Biodexa Pharmaceuticals Plc announced that 12 month results of a Phase 2 clinical trial of eRapa? in Familial Adenomatous Polyposis (NCT04230499) were reported in an oral presentation at the prestigious 2024 InSIGHT bi-annual meeting in Barcelona by Carol Burke, M.D., a specialist gastroenterologist at the Cleveland Clinic and a leading authority in FAP, a mostly genetic disease of precancerous polyps for which the only current remedy is surgical removal of the colon and/or rectum. The Phase 2 study was partially supported by $3 million in grant funding from the Cancer Prevention and Research Institute of Texas (CPRIT) under product development awards DP22053 and DP190069.

The Phase 3 study of eRapa in FAP is supported by a $17 million grant from CPRIT. Dr. Burke is the Principal Investigator for the both the Phase 2 study and the upcoming Phase 3 registrational study. The open-label study was conducted in seven U.S. centers of excellence in 30 adult patients with median age of 43 years with intact colon (n=6) or post-colectomy and ileo-rectal anastomosis and at least 10 adenomas in the rectal remanent (n=24).

Patients were sequentially enrolled into three dosing cohorts of 10 patients each for a 12-month treatment period: 0.5mg every other day (Cohort 1), 0.5mg daily every other week (Cohort 2), and 0.5mg daily (Cohort 3). Upper and lower endoscopic surveillance occurred at baseline and after six months. Although the primary endpoints were safety and tolerability of eRapa and percentage change from baseline in polyp burden at six months, as measured by the aggregate of all polyp diameters, patients continued to receive treatment and monitoring for 12 months (secondary endpoint).

Results of the Phase 2 study at 12 months Overall, 21 of 28 (75%) patients were deemed to be non-progressors at 12 months with a median reduction in polyp burden of 17%. In Cohort 2, eight of nine (89)% of patients were deemed non-progressors at 12 months with a median reduction in polyp burden of 9%. Over the course of 12 months, there were four related Grade 3 or higher and one related Serious Adverse Event reported during the trial and 95% compliance rate at 12 months.

One patient was removed from the trial due to non-compliance. The Phase 3 registrational study is planned to be a double-blind placebo-controlled design recruiting approximately 140 high risk patients diagnosed with germline or phenotypic FAP. The primary clinical endpoint is likely to be the first progression free survival event which will include major surgery (or referral thereto), polypectomy for advanced neoplasia, advancement of Spigelman stage, diagnosis of high-grade dysplasia or cancer and death from any cause.

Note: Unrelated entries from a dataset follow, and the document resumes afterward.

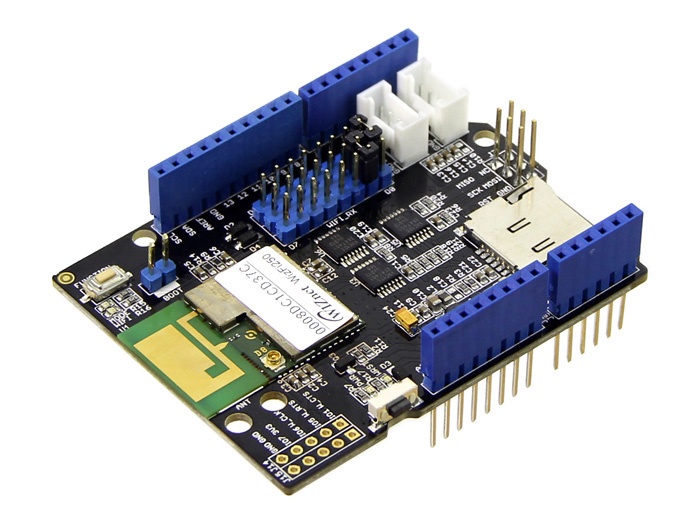 Wifi Shield (Fi250)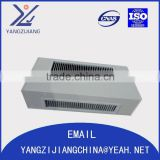 system high efficiency high wall mounted horizontal fan coil unit for central air conditioner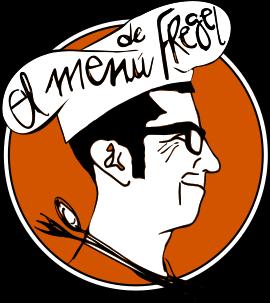 El Menú de Fregel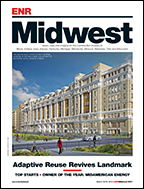 ENR Midwest March 23, 2019 cover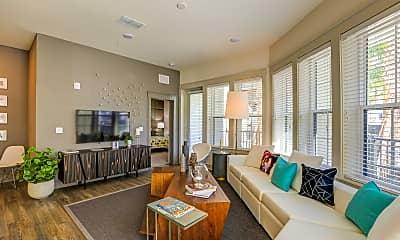Living Room, Arcos, 1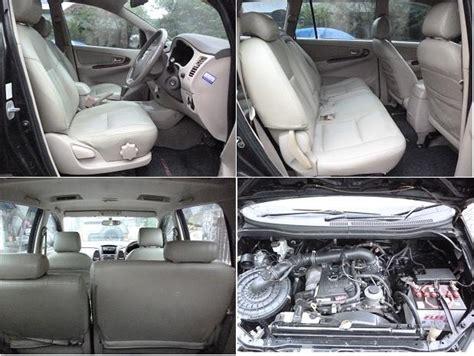 Accu Mobil Kijang Innova new kijang innova 2 0 v at bensin tgn 1 sangat istimewa mobilbekas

A $17 million grant from CPRIT will support this study. eRapa is a proprietary oral tablet formulation of rapamycin, also known as sirolimus. Rapamycin is an mTOR (mammalian Target Of Rapamycin) inhibitor.

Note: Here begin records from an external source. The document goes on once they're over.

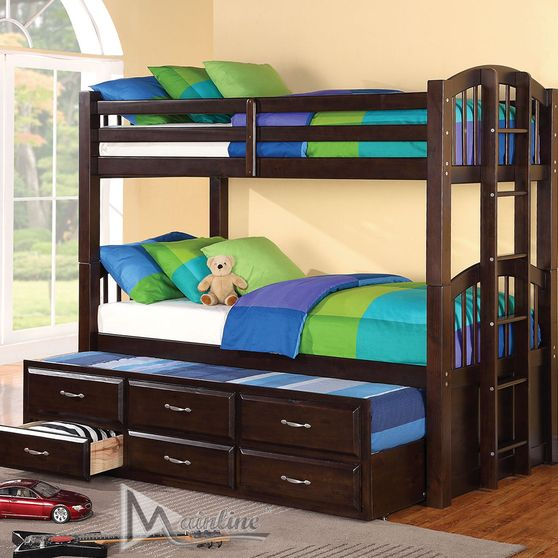 Casual style kids bunk bed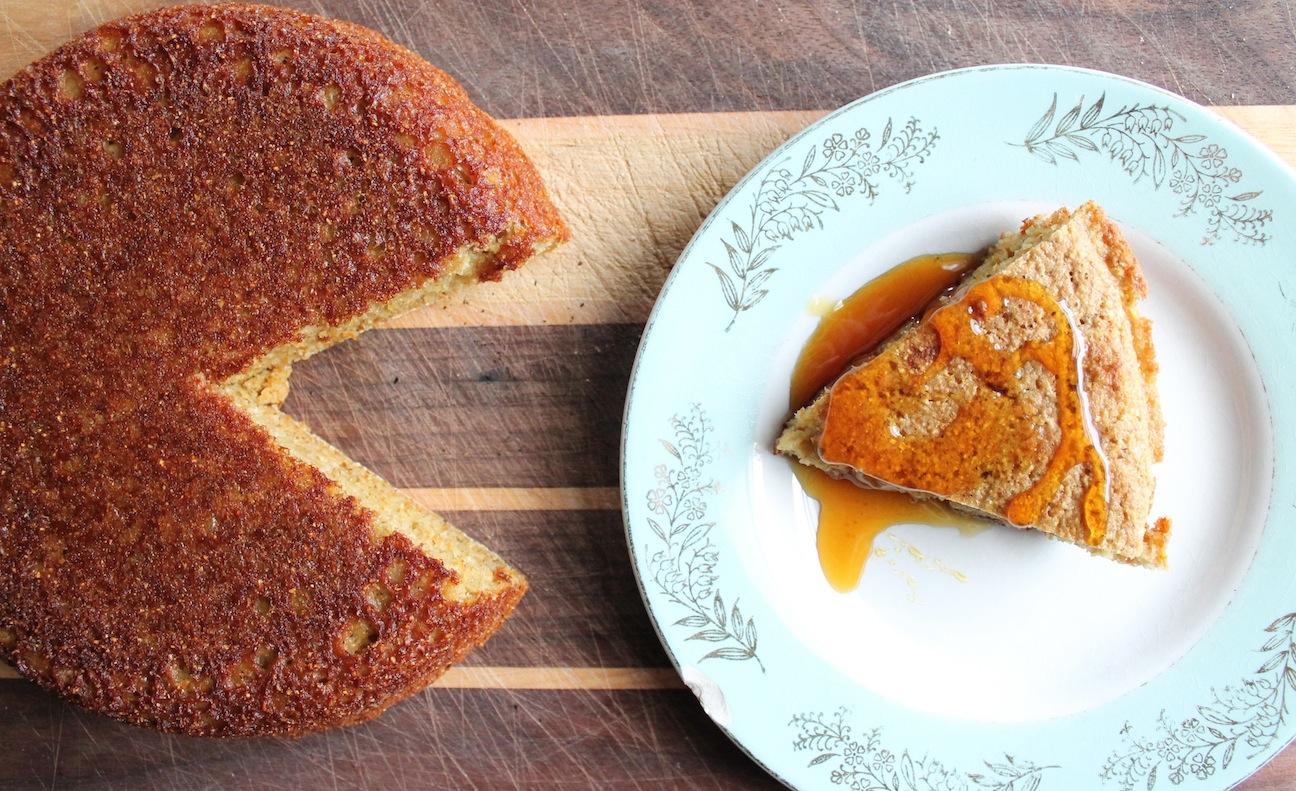 fig. d: corn bread hearts sorghum molasses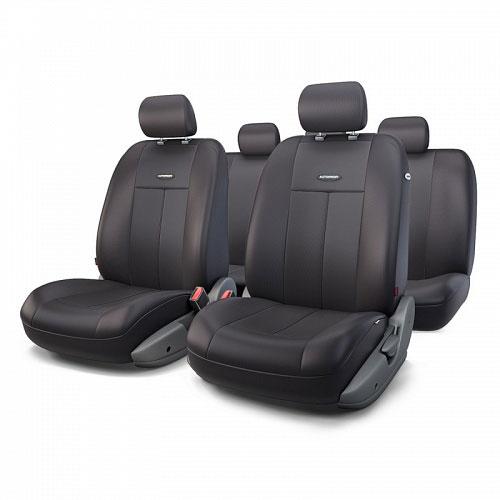 Авточехлы Autoprofi TT, цвет: черный, 9 предметов. TT-902P BK/BK alliance 324 9 5 32 tt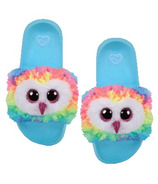 Ty Fashion Owen the Owl Pool Slides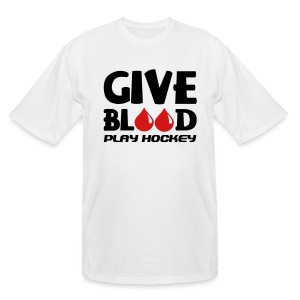Give Blood Play Hockey Men's Tall T-Shirt - Men's Tall T-Shirt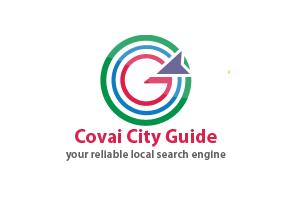 Covai City Guide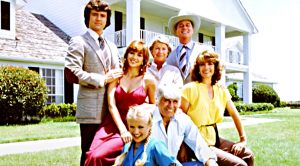 """29 Years Ago """"Dallas"""" Aired Its Final Episode"""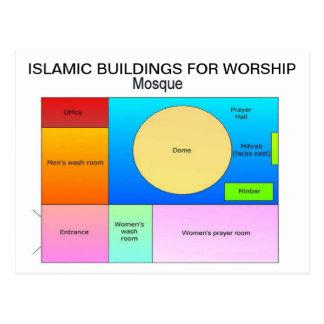 Educação, religião, construções islâmicas para o cartão postal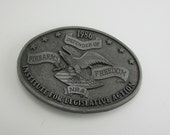 NRA 1986 Belt Buckle Defender of Firearms Freedom Institute for Legislative Action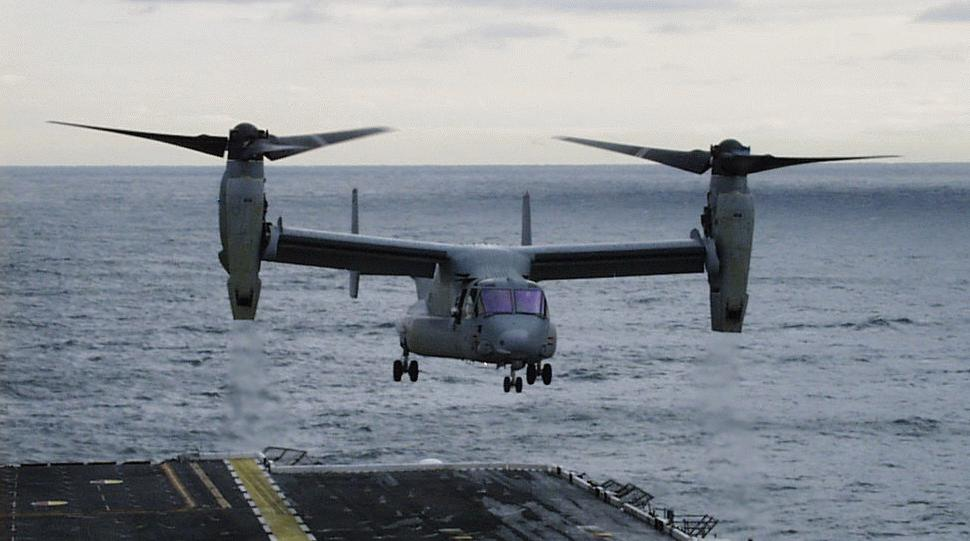 v22 osprey military aircraft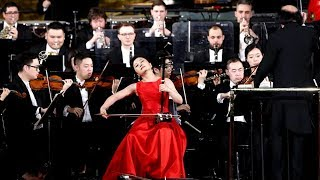 Un Hosts Concert To Celebrate Lunar New Year For First Time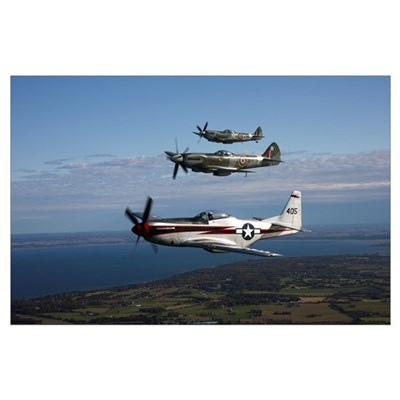 P-51 Cavalier Mustang with Supermarine Spitfire fi Poster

mTOR has been shown to have a significant role in the signalling pathway that regulates cellular metabolism, growth and proliferation and is activated during tumorgenesis1. Rapamycin is approved in the US for organ rejection in renal transplantation as Rapamune®(Pfizer). Through the use of nanotechnology and pH sensitive polymers, eRapa is designed to address the poor bioavailability, variable pharmacokinetics and toxicity generally associated with the currently available forms of rapamycin.

eRapa is protected by a number of issued patents which extend through 2035, with other pending applications potentially providing further protection beyond 2035.